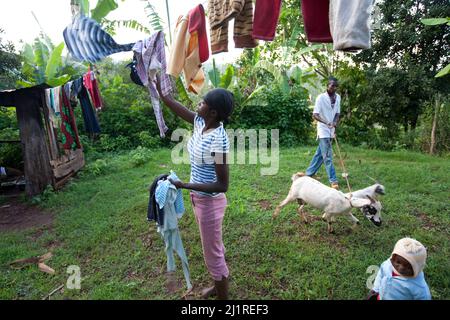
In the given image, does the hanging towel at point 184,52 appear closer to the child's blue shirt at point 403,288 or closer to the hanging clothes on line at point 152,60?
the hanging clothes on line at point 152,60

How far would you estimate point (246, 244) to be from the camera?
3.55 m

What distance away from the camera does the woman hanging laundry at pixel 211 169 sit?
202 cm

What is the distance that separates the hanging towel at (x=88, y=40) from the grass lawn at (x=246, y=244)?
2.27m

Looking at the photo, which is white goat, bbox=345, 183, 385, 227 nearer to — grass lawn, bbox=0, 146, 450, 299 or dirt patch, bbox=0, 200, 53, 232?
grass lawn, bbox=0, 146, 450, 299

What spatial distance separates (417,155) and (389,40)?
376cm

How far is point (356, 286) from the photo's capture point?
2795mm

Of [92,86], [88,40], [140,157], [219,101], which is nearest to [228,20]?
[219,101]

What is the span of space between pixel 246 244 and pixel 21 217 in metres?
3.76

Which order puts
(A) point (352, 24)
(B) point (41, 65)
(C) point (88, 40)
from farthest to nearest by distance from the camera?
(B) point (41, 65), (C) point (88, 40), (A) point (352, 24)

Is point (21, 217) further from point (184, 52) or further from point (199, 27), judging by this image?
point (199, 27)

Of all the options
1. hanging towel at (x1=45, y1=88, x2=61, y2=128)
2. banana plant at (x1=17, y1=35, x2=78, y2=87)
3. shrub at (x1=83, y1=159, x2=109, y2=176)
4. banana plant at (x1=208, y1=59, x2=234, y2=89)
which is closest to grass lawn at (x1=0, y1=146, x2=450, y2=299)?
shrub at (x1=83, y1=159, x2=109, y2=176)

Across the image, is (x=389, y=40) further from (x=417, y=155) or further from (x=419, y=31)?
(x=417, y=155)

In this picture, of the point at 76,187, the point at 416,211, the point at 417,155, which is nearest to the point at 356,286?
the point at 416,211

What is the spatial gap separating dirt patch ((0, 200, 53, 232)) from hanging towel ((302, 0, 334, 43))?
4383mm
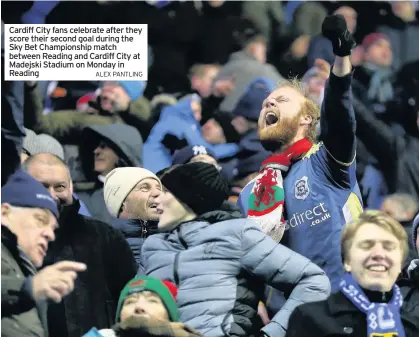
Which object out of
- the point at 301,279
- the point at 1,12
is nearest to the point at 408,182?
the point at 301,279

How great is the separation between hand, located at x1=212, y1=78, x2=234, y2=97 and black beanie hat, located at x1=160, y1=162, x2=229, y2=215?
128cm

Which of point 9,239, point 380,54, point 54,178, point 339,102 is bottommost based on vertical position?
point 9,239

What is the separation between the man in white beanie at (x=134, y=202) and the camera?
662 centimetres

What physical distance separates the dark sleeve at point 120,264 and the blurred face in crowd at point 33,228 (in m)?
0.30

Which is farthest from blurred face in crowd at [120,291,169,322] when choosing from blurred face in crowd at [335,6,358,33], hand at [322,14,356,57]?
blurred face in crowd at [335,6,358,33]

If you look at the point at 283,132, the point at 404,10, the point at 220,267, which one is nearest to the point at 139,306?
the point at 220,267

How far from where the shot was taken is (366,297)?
────────────────────────────────────────
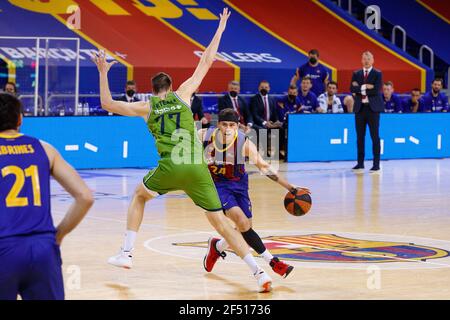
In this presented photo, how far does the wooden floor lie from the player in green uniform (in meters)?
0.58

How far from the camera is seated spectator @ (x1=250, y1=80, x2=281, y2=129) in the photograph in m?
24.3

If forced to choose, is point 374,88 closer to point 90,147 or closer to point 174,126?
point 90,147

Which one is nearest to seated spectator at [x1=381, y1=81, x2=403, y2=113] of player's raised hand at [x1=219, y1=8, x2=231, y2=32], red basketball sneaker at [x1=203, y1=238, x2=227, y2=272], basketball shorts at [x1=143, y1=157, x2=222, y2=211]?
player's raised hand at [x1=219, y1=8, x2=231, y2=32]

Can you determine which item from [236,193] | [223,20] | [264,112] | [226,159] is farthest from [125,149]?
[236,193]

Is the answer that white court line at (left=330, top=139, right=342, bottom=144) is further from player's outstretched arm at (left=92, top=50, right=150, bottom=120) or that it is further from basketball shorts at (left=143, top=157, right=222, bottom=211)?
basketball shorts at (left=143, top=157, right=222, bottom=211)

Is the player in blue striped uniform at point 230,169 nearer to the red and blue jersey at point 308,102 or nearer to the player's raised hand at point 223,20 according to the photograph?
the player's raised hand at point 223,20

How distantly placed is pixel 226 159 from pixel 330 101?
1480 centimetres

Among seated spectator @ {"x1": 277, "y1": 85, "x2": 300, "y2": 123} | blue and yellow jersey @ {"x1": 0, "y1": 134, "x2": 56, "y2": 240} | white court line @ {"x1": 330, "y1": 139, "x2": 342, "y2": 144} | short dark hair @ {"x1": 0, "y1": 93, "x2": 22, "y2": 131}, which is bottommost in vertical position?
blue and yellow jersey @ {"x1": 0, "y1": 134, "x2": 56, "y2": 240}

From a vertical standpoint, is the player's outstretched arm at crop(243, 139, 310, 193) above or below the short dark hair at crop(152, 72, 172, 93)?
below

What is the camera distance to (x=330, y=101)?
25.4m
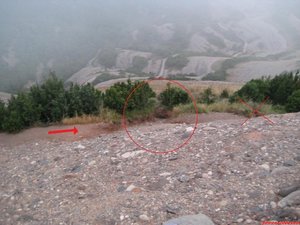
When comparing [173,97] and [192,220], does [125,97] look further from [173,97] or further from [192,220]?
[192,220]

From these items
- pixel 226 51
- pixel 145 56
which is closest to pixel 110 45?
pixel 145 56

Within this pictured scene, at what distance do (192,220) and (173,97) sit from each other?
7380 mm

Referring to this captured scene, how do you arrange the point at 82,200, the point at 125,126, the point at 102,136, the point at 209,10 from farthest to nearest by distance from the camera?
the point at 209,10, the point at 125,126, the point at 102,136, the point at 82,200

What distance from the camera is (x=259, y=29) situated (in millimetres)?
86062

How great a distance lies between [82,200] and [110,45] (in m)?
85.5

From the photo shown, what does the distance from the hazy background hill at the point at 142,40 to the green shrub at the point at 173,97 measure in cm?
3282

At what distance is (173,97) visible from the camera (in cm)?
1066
────────────────────────────────────────
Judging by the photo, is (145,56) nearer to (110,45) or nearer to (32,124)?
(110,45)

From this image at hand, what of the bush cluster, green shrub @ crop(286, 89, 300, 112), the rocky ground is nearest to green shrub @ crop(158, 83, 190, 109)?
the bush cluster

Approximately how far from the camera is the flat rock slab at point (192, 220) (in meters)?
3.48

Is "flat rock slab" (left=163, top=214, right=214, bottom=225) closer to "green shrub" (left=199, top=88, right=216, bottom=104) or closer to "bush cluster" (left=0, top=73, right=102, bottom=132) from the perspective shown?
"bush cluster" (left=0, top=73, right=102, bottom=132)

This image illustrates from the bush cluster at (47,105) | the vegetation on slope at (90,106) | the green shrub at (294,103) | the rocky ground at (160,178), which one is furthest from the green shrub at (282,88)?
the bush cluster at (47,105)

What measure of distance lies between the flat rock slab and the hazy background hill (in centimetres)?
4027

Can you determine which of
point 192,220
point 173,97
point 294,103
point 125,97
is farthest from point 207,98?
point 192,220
────────────────────────────────────────
Find every line in the material above that contains the word "lies" and copy each one out. Case counts.

How great a distance lies between [82,200] and [110,45] (in m)?
What measure of distance lies between the flat rock slab and the hazy background hill (in centimetres)?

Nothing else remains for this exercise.